Ce n’est donc pas sans raison que l’étude des langues anciennes et modernes a été la base de tous les établissements d’éducation qui ont formé les hommes les plus capables en Europe: le sens d’une phrase dans une langue étrangère est à la fois un problème grammatical et intellectuel; ce problème est tout à fait proportionné à l’intelligence de l’enfant: d’abord il n’entend que les mots, puis il s’élève jusqu’à la conception de la phrase; et bientôt après le charme de l’expression, sa force, son harmonie, tout ce qui se trouve enfin dans le langage de l’homme, se fait sentir par degrés à l’enfant qui traduit. Il s’essaie tout seul avec les difficultés que lui présentent deux langues à la fois; il s’introduit dans les idées successivement, compare et combine divers genres d’analogies et de vraisemblances; et l’activité spontanée de l’esprit, la seule qui développe vraiment la faculté de penser, est vivement excitée par cette étude.
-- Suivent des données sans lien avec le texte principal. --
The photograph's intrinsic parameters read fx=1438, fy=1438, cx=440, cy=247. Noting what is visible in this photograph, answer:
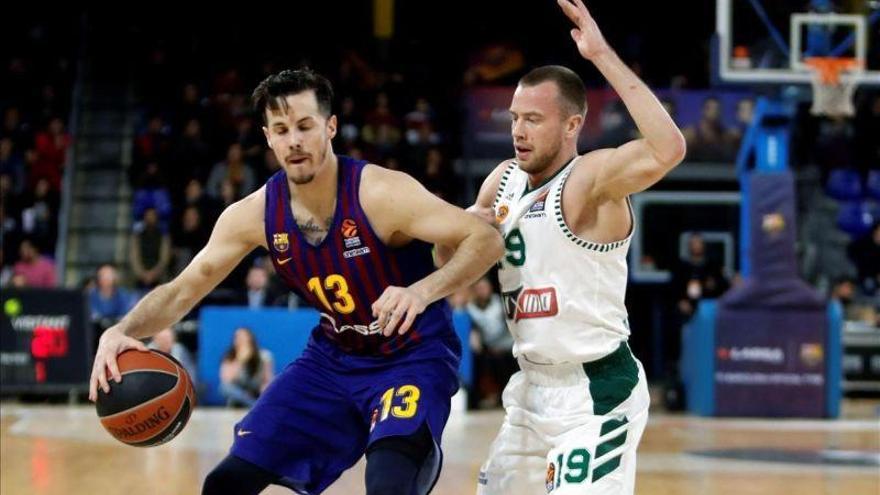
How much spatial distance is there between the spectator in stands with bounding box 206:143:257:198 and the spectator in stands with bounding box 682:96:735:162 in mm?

Le nombre des facultés qu’elle fait mouvoir à la fois lui donne l’avantage sur tout autre travail, et l’on est trop heureux d’employer la mémoire flexible de l’enfant à retenir un genre de connaissances, sans lequel il serait borné toute sa vie au cercle de sa propre nation, cercle étroit comme tout ce qui est exclusif.

L’étude de la grammaire exige la même suite et la même force d’attention que les mathématiques, mais elle tient de beaucoup plus près à la pensée. La grammaire lie les idées l’une à l’autre, comme le calcul enchaîne les chiffres; la logique grammaticale est aussi précise que celle de l’algèbre, et cependant elle s’applique à tout ce qu’il y a de vivant dans notre esprit: les mots sont en même temps des chiffres et des images; ils sont esclaves et libres, soumis à la discipline de la syntaxe, et tout-puissants par leur signification naturelle; ainsi l’on trouve dans la métaphysique de la grammaire l’exactitude du raisonnement et l’indépendance de la pensée réunies ensemble; tout a passé par les mots et tout s’y retrouve quand on sait les examiner: les langues sont inépuisables pour l’enfant comme pour l’homme, et chacun en peut tirer tout ce dont il a besoin.